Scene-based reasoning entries
★ ★ ★

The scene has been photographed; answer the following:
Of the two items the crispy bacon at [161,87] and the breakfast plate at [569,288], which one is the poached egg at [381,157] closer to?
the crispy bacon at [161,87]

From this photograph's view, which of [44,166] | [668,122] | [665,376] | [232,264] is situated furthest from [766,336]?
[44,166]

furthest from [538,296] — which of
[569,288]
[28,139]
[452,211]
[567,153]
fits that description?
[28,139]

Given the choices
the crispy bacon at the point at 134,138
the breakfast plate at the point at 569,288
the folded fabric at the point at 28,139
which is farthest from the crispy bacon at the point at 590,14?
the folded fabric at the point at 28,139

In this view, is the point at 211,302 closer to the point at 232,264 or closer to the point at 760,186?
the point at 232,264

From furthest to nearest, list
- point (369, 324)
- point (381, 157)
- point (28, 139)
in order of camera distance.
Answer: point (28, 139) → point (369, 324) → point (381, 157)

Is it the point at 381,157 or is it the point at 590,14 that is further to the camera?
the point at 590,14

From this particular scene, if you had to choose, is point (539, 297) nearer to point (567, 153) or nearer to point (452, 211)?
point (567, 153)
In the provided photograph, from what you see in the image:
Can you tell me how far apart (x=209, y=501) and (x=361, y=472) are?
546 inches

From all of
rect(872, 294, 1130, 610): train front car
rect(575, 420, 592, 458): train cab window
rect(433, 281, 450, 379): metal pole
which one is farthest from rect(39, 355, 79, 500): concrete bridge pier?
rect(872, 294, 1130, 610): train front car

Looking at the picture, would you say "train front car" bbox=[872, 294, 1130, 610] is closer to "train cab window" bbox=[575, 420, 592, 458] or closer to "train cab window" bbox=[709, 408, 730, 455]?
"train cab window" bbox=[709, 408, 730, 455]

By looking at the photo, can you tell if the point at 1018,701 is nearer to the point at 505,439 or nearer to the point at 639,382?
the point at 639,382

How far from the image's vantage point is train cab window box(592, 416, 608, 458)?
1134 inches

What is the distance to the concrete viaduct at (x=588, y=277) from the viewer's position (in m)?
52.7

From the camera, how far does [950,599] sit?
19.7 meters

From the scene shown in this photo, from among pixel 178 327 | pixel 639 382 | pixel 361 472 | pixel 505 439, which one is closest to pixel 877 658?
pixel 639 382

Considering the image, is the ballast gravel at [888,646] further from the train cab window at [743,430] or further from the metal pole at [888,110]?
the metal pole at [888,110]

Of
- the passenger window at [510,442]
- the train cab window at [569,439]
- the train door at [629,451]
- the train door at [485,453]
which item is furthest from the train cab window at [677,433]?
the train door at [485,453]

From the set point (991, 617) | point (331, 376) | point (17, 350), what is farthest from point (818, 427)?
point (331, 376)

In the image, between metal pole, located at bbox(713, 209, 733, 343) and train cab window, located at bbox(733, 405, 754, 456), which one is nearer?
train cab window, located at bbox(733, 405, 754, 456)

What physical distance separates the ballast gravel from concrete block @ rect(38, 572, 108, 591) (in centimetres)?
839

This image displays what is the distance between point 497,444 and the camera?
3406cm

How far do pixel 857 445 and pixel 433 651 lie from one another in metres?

★ ★ ★

» **Task to carry out**: Edit the entries above so that every occurrence of "ballast gravel" becomes "track ballast", leaving everything else unchanged.

» **Result of this exercise**:
The scene has been photographed; answer the following:
Of the two items the crispy bacon at [161,87] and the breakfast plate at [569,288], which one is the poached egg at [381,157] closer to?
the crispy bacon at [161,87]

From this photograph's view, which of [44,166] | [668,122] | [665,376] | [232,264] is situated furthest from [766,336]?
[44,166]

furthest from [538,296] — which of
[569,288]
[28,139]
[452,211]
[567,153]
fits that description?
[28,139]

Given the choices
the crispy bacon at the point at 134,138
the breakfast plate at the point at 569,288
the folded fabric at the point at 28,139
which is farthest from the crispy bacon at the point at 590,14?
the folded fabric at the point at 28,139

In this view, is the point at 211,302 closer to the point at 232,264 or closer to the point at 760,186?
the point at 232,264

From furthest to nearest, list
- point (369, 324)
- point (381, 157)
- point (28, 139)
in order of camera distance.
Answer: point (28, 139) → point (369, 324) → point (381, 157)

Is it the point at 381,157 or is it the point at 590,14 that is further to the camera?
the point at 590,14

From this particular scene, if you had to choose, is point (539, 297) nearer to point (567, 153) or nearer to point (452, 211)?
point (567, 153)
In the provided photograph, from what you see in the image:
Can you tell me how far apart (x=209, y=501) and (x=361, y=472) are?
546 inches

From all of
rect(872, 294, 1130, 610): train front car
rect(575, 420, 592, 458): train cab window
rect(433, 281, 450, 379): metal pole
which one is farthest from rect(39, 355, 79, 500): concrete bridge pier?
rect(872, 294, 1130, 610): train front car

Looking at the picture, would you say "train front car" bbox=[872, 294, 1130, 610] is closer to "train cab window" bbox=[575, 420, 592, 458] or closer to "train cab window" bbox=[709, 408, 730, 455]?
"train cab window" bbox=[709, 408, 730, 455]

By looking at the photo, can you tell if the point at 1018,701 is nearer to the point at 505,439 or nearer to the point at 639,382?
the point at 639,382

How far from the image's vantage point is train cab window box(592, 416, 608, 458)?
1134 inches

What is the distance to the concrete viaduct at (x=588, y=277) from the viewer's position (in m)?
52.7

From the camera, how far does [950,599] sit?
19.7 meters

From the scene shown in this photo, from among pixel 178 327 | pixel 639 382 | pixel 361 472 | pixel 505 439, which one is closest to pixel 877 658?
pixel 639 382

Considering the image, is the track ballast at [888,646] further from the train cab window at [743,430] or further from the metal pole at [888,110]?
the metal pole at [888,110]

Of
- the passenger window at [510,442]
- the train cab window at [569,439]
- the train door at [629,451]
- the train door at [485,453]
which item is furthest from the train cab window at [677,433]?
the train door at [485,453]

From the set point (991, 617) | point (331, 376) | point (17, 350), what is farthest from point (818, 427)?
point (331, 376)

In the image, between metal pole, located at bbox(713, 209, 733, 343) and train cab window, located at bbox(733, 405, 754, 456), which one is nearer?
train cab window, located at bbox(733, 405, 754, 456)

What physical distance separates the track ballast from concrete block @ rect(38, 572, 108, 591) (in centimetres)?
839

This image displays what is the distance between point 497,444 and the camera?
3406cm

How far do pixel 857 445 and pixel 433 651 lie from one another in metres?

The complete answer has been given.